El italiano no podía creérselo. La muchacha ya estaba con caprichos y él debía atender asuntos más importantes, para empezar, su estómago. También entraba en sus planes hacer llegar un correo a Roma, a un viejo amigo. Finalmente decidió ir por faena y aplacar el antojo de la Álvarez. Se acercó hasta la gitana de morena piel a la par que buscaba su bolsa.

-Tú… gitana… ¿cuánto cuesta el romero ese que llevas en la mano?-la mujer hizo un gesto con las manos, marcando un precio. El Mallister apoquinó lo acordado, sin regatear. Buscaba sus malditas almendras. Y tras darle a la joven lo que había pedido, empezó a hacer camino por las calles de aquel mercado. No se percató de que la zíngara se había quedado mirando a Lisena, largo rato.

En el mercado había gran cantidad de cosas, pero él buscaba los manjares.

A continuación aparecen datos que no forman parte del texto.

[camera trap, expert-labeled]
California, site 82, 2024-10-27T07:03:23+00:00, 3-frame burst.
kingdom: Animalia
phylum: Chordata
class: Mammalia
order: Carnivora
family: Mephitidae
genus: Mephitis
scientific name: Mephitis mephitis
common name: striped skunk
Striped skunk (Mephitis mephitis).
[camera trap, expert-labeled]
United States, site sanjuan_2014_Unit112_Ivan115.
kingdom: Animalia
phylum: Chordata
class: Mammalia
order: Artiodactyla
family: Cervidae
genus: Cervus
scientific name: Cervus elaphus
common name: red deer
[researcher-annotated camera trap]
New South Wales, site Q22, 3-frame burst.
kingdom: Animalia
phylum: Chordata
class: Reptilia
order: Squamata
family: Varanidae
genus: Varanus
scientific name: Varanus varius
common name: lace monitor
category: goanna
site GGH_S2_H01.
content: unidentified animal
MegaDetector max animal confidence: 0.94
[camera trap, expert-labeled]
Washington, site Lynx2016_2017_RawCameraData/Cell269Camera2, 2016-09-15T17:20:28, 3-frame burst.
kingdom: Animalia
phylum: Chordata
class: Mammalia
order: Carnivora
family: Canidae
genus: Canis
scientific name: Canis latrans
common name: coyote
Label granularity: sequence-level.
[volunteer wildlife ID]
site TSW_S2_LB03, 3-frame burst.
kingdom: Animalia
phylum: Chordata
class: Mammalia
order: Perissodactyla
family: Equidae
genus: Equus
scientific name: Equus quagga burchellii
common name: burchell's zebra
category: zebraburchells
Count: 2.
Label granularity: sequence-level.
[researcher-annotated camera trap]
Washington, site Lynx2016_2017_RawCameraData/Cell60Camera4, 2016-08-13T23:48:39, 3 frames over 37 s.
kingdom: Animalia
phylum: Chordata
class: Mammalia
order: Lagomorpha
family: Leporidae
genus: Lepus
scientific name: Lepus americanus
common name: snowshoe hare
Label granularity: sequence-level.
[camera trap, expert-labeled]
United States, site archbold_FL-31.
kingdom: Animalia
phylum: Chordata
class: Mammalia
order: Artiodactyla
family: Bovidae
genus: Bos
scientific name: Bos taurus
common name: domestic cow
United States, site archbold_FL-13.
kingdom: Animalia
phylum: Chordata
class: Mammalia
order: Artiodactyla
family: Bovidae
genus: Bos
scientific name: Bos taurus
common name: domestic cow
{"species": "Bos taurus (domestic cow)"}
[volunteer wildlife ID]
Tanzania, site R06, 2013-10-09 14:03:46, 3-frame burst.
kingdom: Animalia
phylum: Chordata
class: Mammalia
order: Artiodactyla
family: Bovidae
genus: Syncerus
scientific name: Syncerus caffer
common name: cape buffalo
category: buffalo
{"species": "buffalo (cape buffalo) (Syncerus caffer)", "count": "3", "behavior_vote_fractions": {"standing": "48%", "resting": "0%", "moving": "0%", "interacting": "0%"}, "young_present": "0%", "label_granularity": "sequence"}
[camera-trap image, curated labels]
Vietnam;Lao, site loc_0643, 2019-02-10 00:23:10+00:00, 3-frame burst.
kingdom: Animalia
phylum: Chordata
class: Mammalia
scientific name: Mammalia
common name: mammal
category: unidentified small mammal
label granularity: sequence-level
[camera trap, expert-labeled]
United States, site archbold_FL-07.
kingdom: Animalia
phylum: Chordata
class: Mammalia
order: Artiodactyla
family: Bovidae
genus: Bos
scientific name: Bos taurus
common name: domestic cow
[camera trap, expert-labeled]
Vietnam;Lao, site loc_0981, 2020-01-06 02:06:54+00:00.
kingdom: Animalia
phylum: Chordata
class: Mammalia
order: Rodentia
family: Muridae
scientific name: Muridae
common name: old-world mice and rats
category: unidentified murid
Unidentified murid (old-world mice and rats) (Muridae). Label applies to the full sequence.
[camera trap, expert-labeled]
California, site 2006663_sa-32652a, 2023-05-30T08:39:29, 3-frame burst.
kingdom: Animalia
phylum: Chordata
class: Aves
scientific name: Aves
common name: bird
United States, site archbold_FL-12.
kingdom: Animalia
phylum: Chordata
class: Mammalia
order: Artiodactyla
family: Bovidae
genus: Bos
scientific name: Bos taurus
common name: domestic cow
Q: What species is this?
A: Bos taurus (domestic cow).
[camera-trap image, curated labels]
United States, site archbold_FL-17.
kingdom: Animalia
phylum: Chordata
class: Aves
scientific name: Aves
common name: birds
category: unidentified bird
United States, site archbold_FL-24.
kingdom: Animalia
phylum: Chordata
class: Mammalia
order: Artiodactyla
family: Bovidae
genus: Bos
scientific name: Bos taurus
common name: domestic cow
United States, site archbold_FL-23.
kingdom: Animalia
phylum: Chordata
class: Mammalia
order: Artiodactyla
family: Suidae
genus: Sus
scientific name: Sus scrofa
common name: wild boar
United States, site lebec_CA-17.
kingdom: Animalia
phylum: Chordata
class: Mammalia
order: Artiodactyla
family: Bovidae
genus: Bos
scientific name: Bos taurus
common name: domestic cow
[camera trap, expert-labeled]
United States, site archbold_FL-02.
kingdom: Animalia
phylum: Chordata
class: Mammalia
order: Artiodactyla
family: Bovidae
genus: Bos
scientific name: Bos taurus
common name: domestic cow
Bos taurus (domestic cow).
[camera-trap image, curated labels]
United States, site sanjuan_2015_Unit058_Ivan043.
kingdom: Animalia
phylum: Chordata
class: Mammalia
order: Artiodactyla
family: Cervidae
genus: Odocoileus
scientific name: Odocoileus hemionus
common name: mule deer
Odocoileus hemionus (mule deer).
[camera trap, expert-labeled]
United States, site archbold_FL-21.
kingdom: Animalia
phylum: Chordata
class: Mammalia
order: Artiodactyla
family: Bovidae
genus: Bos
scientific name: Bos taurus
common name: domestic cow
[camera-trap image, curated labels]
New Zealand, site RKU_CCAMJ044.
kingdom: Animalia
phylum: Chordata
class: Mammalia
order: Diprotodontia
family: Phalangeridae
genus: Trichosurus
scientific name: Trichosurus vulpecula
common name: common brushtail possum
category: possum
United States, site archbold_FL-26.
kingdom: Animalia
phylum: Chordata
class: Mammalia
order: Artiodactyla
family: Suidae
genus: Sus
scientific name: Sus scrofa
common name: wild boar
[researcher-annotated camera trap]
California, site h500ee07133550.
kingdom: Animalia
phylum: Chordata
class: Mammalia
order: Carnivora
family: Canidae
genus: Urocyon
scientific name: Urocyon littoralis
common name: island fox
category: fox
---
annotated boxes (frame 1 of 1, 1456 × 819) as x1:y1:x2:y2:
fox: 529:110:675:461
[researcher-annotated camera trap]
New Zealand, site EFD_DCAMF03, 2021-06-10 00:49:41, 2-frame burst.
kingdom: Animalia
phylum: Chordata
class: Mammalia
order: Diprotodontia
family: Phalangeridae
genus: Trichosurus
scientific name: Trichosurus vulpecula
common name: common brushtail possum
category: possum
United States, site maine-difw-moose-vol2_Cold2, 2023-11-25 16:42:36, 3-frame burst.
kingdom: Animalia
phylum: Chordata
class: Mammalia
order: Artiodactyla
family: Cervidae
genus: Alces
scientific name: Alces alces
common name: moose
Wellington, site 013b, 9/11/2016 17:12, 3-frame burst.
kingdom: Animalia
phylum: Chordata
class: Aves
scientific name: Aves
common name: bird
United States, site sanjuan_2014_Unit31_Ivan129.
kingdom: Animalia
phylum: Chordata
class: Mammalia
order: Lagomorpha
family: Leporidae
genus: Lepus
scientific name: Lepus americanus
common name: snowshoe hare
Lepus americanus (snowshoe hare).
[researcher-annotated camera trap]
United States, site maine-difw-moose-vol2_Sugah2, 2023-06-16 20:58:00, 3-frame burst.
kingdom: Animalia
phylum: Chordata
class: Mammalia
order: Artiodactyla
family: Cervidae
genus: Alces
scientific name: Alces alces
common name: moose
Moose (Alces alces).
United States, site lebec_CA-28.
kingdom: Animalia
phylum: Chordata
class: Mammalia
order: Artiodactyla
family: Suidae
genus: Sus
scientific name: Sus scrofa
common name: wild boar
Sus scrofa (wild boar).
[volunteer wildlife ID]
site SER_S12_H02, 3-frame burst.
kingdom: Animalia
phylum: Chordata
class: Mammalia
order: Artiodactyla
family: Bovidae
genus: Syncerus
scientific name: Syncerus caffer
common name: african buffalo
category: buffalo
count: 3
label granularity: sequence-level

Se vendían ya los últimos pescados, no muy frescos, la fruta, el pan y algunas carnes aun por despachar era cuanto ofrecía aquel lugar de comercio cuando empezaba a caer el sol. Anduvo unos pasos más hasta que su olfato delató la posición de lo que buscaba.
Una señora fornida vendía aquello que con anhelo buscaba. Pidió unas cuantas garrapiñadas. Y tras hacerse con ellas empezó a buscar quien pudiera partir aquella misma noche para advertir a Rebbechi. Iba a requerir de su ayuda, pues las callejuelas de Roma, intuía, iban a convertirse en la trampa perfecta. Y desde luego, aquel cargamento, valía más las armas que portaban.